**The task**
Could you reproduce, word for word, everything in the listing below from the line containing "What amount of" down to the line containing "16.8 metres", both of those lines included?
Given information start
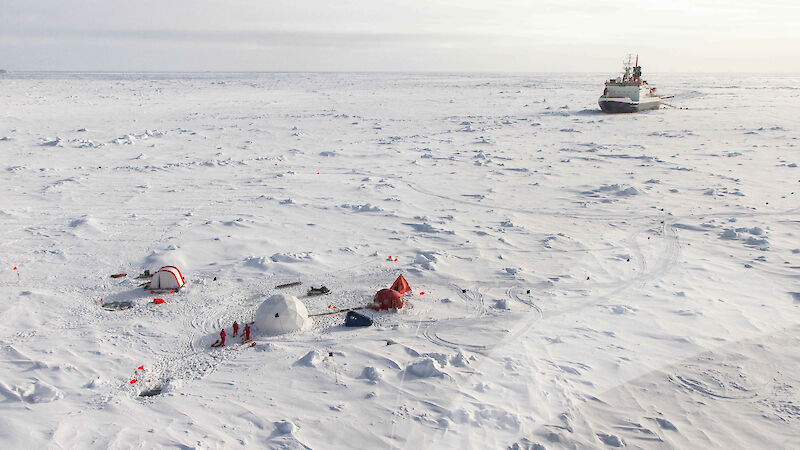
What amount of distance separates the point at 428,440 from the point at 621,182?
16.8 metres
Given information end
Given information start
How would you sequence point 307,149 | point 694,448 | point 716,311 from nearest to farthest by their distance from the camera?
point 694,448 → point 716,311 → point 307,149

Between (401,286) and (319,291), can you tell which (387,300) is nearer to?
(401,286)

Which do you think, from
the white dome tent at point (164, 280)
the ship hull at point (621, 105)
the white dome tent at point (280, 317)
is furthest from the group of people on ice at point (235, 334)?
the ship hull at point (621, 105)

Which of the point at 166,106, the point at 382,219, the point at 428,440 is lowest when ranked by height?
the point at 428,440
Given information end
Given information start
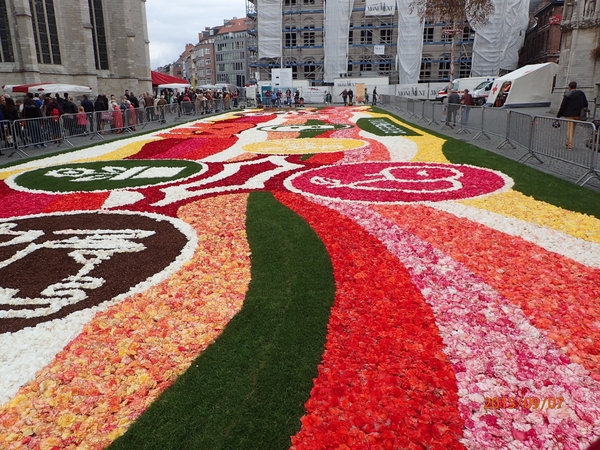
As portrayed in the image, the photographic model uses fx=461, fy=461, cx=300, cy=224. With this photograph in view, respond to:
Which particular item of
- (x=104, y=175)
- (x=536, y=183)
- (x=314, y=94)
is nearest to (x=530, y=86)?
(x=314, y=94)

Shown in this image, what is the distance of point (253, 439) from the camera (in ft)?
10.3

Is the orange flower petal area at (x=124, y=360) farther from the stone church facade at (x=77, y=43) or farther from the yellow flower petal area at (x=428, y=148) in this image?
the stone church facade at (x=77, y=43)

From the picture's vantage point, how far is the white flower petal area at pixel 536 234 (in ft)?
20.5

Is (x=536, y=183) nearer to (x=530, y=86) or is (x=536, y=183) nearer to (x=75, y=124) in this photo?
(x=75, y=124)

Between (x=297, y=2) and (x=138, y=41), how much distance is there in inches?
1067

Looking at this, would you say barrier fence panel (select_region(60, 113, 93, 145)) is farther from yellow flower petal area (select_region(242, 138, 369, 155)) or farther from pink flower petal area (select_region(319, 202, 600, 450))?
Given information end
**Result of the task**
What amount of distance separates the point at 428,440 from the point at 621,182?
16.8 metres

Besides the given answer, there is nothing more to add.